4465 Flatiron copse © Nick Stone 2014

There are parts of the Somme where you can and do suddenly feel remarkably isolated in the sun, bits around Serre in the tractor tyre marks and up on the swallowing heights of Redan Ridge with the wind and the larks. For me Mametz is one of the most curious of these, because you’re not really very far from life. I’ve been there quite a few times heading down into the dusty dyffryn to watch the line from the road, kicking clods to find shards or shrapnel balls, the odd rotted bullet husk among the dried corn heads. There’s chainsaws in the wood and a couple busying themselves around a white Renault van cutting and piling in the silent gaps where you can here the faint sounds of cars from the road over the crest of the hill behind the prosaically named Flatiron Copse where the divisions lie. So you’re not alone but somehow you are. The landscape hunkers down and you’re almost in a bowl. A friend Jo recently said that she finds the wood itself a very solemn place quite haunted with its dips and earthworks, twists of wire and metal memories still there With the lost.

Along the road line cut into the rise is the 38th divisional memorial a smooth almost cartoon red dragon with a fistful of wire, it’s defiance evident facing the invisible long gone Prussian men in the edge of the dense undergrowth below what Harry Fellows, described as a ‘panoply of magnificent trees. Stretching upwards to the skies’. Harry said a lot more about this hellhole as did Sassoon, both of them were here and if you read a either you get a sense of it as a dark place, in front of it where you stand on the dusty track where the Tarmac runs to nothing is ‘Happy Valley’ as it was first known, taken from the Germans early on in the battle of the Somme, before the attack on the 220 acre wood itself.
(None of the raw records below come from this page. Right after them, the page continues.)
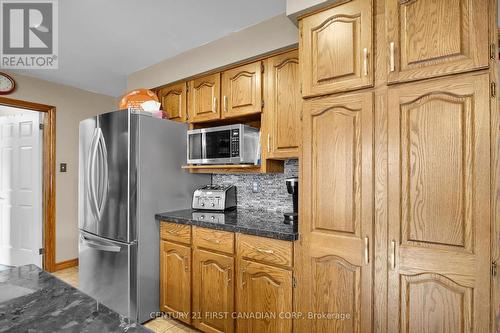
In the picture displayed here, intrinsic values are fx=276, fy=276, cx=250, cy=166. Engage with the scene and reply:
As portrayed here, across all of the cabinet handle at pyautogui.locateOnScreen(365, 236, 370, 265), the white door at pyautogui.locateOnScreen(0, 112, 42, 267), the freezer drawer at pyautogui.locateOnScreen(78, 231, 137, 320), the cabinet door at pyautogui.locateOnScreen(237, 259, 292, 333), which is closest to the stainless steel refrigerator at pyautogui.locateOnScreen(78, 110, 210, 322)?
the freezer drawer at pyautogui.locateOnScreen(78, 231, 137, 320)

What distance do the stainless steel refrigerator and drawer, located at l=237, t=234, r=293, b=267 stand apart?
3.09 ft

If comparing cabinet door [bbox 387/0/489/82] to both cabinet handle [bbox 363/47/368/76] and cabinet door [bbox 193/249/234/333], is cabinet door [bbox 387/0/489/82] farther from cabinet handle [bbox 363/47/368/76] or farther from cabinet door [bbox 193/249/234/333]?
cabinet door [bbox 193/249/234/333]

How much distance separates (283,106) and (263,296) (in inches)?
53.5

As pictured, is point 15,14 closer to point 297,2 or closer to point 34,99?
point 34,99

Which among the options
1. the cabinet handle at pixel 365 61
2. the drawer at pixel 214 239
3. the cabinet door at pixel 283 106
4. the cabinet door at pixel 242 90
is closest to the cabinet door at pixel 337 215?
the cabinet handle at pixel 365 61

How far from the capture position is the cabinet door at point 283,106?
207 centimetres

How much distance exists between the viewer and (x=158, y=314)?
2420 mm

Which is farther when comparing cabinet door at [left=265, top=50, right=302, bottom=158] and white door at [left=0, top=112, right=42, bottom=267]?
white door at [left=0, top=112, right=42, bottom=267]

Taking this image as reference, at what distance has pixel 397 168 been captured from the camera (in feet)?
4.48

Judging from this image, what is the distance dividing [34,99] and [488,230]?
4426 mm

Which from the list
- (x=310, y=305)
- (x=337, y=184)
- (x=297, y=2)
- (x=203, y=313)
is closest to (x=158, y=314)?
(x=203, y=313)

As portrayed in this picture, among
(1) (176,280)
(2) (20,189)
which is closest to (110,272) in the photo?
(1) (176,280)

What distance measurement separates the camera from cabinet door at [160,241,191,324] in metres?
2.21

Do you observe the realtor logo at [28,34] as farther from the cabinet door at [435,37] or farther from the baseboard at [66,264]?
the baseboard at [66,264]
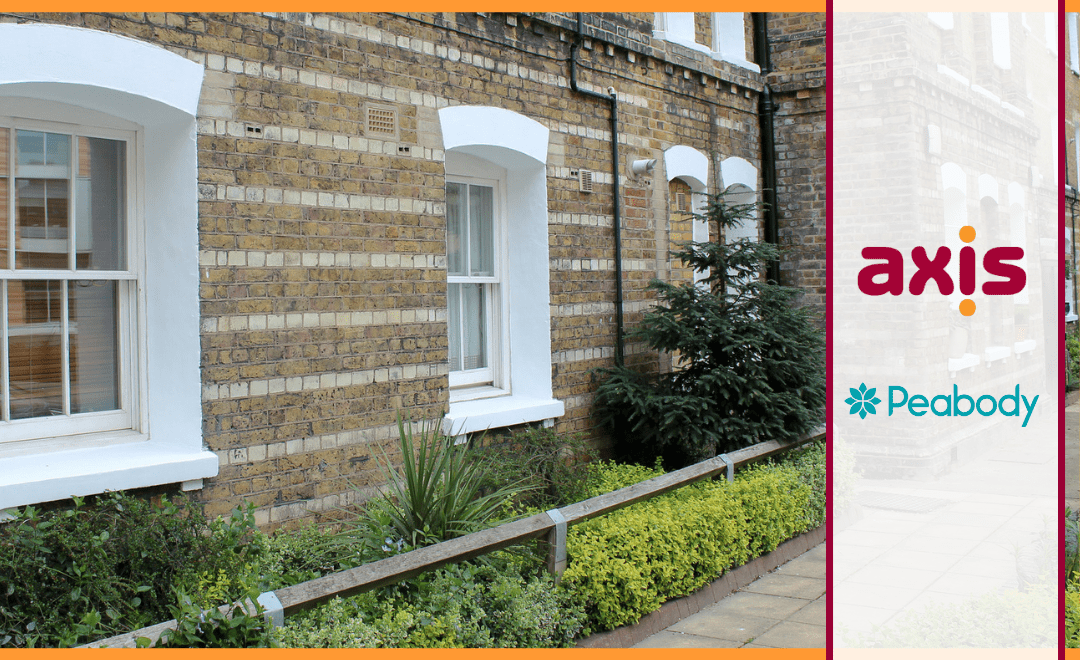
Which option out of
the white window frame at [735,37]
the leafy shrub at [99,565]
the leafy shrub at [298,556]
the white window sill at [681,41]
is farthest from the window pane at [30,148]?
the white window frame at [735,37]

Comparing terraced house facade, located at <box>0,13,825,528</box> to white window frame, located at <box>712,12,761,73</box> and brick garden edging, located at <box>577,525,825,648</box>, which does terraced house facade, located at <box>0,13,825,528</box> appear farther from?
white window frame, located at <box>712,12,761,73</box>

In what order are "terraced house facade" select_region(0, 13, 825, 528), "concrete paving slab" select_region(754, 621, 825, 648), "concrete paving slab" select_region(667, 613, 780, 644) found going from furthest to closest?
"concrete paving slab" select_region(667, 613, 780, 644), "concrete paving slab" select_region(754, 621, 825, 648), "terraced house facade" select_region(0, 13, 825, 528)

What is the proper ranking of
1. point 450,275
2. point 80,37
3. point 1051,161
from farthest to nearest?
point 450,275
point 80,37
point 1051,161

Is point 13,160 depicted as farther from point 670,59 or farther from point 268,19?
point 670,59

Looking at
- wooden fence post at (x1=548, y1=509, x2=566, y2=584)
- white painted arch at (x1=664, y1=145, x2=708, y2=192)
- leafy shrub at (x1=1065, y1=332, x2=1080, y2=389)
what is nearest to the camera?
wooden fence post at (x1=548, y1=509, x2=566, y2=584)

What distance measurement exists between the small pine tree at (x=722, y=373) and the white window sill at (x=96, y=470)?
3.32 metres

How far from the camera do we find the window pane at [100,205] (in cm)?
472


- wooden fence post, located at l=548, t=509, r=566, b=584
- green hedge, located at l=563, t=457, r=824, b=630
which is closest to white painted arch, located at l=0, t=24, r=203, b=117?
wooden fence post, located at l=548, t=509, r=566, b=584

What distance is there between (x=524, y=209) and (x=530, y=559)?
3009 mm

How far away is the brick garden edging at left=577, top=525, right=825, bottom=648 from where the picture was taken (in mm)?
4711

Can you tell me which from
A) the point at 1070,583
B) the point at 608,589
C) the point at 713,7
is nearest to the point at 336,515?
the point at 608,589

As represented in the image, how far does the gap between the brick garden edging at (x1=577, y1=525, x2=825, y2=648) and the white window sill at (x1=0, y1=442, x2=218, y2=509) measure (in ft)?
7.21

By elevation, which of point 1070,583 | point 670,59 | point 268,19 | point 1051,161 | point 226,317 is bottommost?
point 1070,583

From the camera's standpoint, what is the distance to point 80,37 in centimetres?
432
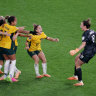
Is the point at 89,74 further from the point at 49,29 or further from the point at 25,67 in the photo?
the point at 49,29

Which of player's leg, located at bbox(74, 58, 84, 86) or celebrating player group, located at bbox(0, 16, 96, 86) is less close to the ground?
celebrating player group, located at bbox(0, 16, 96, 86)

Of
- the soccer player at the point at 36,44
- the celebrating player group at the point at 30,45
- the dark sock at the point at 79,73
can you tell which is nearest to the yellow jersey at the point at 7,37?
the celebrating player group at the point at 30,45

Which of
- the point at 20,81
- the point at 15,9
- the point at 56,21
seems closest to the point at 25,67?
the point at 20,81

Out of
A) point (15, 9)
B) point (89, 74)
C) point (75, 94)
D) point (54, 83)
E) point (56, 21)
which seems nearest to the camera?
point (75, 94)

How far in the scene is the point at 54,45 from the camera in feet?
43.3

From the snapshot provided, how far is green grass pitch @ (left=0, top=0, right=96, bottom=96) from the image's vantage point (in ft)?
30.9

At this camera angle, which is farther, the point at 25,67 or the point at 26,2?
the point at 26,2

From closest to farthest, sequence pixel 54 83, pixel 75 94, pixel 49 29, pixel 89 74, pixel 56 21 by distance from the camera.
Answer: pixel 75 94 < pixel 54 83 < pixel 89 74 < pixel 49 29 < pixel 56 21

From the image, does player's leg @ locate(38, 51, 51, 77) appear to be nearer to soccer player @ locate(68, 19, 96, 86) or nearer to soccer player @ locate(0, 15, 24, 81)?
soccer player @ locate(0, 15, 24, 81)

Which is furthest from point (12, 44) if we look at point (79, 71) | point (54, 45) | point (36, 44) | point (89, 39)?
point (54, 45)

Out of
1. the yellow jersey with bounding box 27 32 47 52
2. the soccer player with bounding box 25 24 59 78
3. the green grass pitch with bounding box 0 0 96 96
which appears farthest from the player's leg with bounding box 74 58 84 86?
the yellow jersey with bounding box 27 32 47 52

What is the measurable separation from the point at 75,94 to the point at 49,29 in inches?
239

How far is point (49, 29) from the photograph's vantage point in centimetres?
1477

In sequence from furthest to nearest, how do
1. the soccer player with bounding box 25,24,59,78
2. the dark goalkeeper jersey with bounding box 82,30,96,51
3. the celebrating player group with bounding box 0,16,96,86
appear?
the soccer player with bounding box 25,24,59,78
the celebrating player group with bounding box 0,16,96,86
the dark goalkeeper jersey with bounding box 82,30,96,51
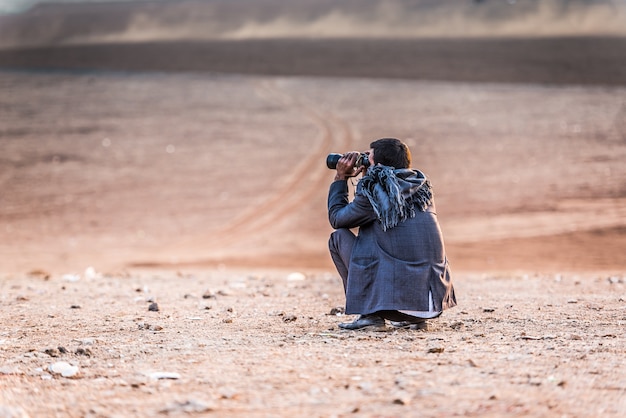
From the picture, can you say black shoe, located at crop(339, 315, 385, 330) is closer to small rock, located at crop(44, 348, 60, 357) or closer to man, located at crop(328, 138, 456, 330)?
man, located at crop(328, 138, 456, 330)

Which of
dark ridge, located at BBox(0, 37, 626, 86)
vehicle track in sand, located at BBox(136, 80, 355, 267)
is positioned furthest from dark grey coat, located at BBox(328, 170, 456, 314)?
dark ridge, located at BBox(0, 37, 626, 86)

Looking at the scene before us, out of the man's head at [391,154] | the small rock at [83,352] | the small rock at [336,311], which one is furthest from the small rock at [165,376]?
the small rock at [336,311]

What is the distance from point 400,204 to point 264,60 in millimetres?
43492

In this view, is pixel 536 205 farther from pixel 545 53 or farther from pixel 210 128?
pixel 545 53

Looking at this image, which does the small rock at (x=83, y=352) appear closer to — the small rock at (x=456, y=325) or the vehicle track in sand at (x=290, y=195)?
the small rock at (x=456, y=325)

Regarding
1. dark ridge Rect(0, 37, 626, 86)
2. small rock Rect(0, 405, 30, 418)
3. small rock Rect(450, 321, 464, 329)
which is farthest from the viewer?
dark ridge Rect(0, 37, 626, 86)

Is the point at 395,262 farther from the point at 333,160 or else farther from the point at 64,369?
the point at 64,369

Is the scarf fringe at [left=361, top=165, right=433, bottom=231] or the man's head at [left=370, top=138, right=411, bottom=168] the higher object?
the man's head at [left=370, top=138, right=411, bottom=168]

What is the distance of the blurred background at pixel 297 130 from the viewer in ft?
57.2

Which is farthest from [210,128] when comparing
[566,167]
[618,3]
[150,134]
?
Result: [618,3]

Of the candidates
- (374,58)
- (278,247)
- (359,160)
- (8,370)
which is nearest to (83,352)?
(8,370)

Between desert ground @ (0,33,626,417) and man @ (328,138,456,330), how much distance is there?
0.22 metres

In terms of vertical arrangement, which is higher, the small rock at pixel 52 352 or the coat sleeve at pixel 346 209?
the coat sleeve at pixel 346 209

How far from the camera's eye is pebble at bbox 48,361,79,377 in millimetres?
4551
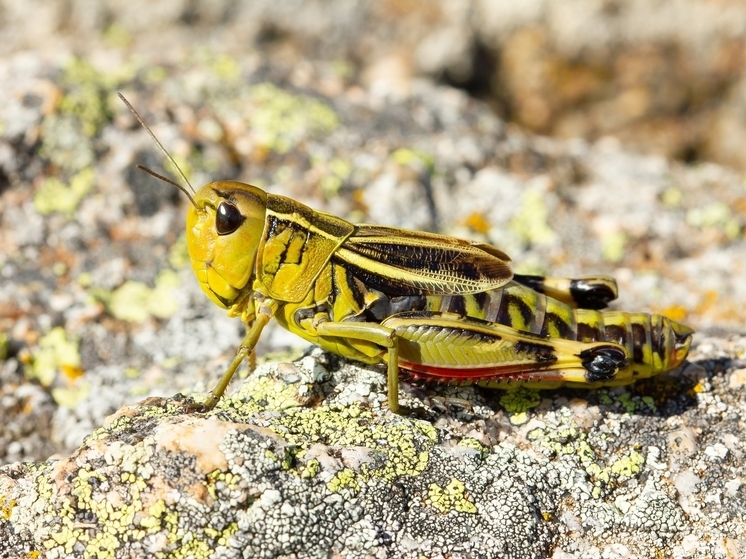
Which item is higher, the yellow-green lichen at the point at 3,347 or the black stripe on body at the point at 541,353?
the black stripe on body at the point at 541,353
Closed as it was from certain angles of fire the German Artillery ranged in on it, knowing exactly where the unseen hollow was and knew it was where men would be walking up into the line so they plastered it for days. It soon became known as Death Valley. It’s easy to read the poets and even listen or read accounts like Harry’s and his stumbling simple poetry too, there is a simpler poetry to this story, Harry survived and in 1985 when he ran out of breath and words his life’s token ash was scattered here and he has his own headstone in Mametz Wood to match the memories of the men he spilled his words for.

It is a pretty place in the sun on a strangely hot day for spring, Flatiron Copse Cemetery is a well kept affair, regimented as you expect and enclosed in brick. I looked for the brothers; three pairs extinguished together; Arthur and Leonard Tregaskis on 7th of July 1916, Henry and Thomas Hardwidge together on the 11th of July 1916 and Ernest and Herbert Philby again both died together on the 21st of August 1916, those doubly cruel deaths, and here they are buried in pairs. afterwards I sat in the lea of the wall of cemetery just off the track with a view up the valley smoked and drank bottled peach tea from a French supermarket fridge, my heels in the dirt, just breathing in what I’d seen; 1,572 final chapters all standing open including over 400 unknown men from right across Britain. And near my feet orange metal fragments in the soil, and in the bank over the road smashed SRD pot, the ground remembers.

Sometimes the story doesn’t end at the place, I’ve realised since my last visit in the spring that I know two descendants of men who lie here, one Welsh, one English. People beat poets, stories spread out and forward. The first was Louvain and her great-grandfather Fred Rowlands a Sergeant in the 16th Welsh, he died on the 7th of July 1916 he was 27. He left behind a wife and a daughter, an eventual grandparent; another Louvain in Bridgend. This is where this story really begins not ends, interesting too and shows how good can come after the storm. It is, however, Louvain’s tale, not mine to tell. The other is Charles Harvey Potter, the great-uncle of an old friend Molly whose father carried the Harvey part of the Uncle on in his name. She is another who feels the history in the front line in her bones, the dull echoes of the tramp of feet to the line years distant. Charles was a Hampstead boy, a Bombardier in the 156th Brigade Heavy Artillery only just arrived in the area; a 26 year old with a wife and two children. He’d been about, back at Amiens and then on to High Wood to do his mechanised duty in this new industrialised war, he appears to have been killed by a shell from the counter barrage, three of his squad died too just over two weeks after Fred. The 26th of July 1916 is his end note. Charles’ brother George survived; a gunshot wound to the leg and a gassing he moved from the East Surreys into the Labour Corp, and saw it out and went on to have his own story in his own time.

Without them at this axial point things would be defined differently in two families, these men in the sun and rain for nearly one hundred years, both in here behind the wall with all the other stories that were changed.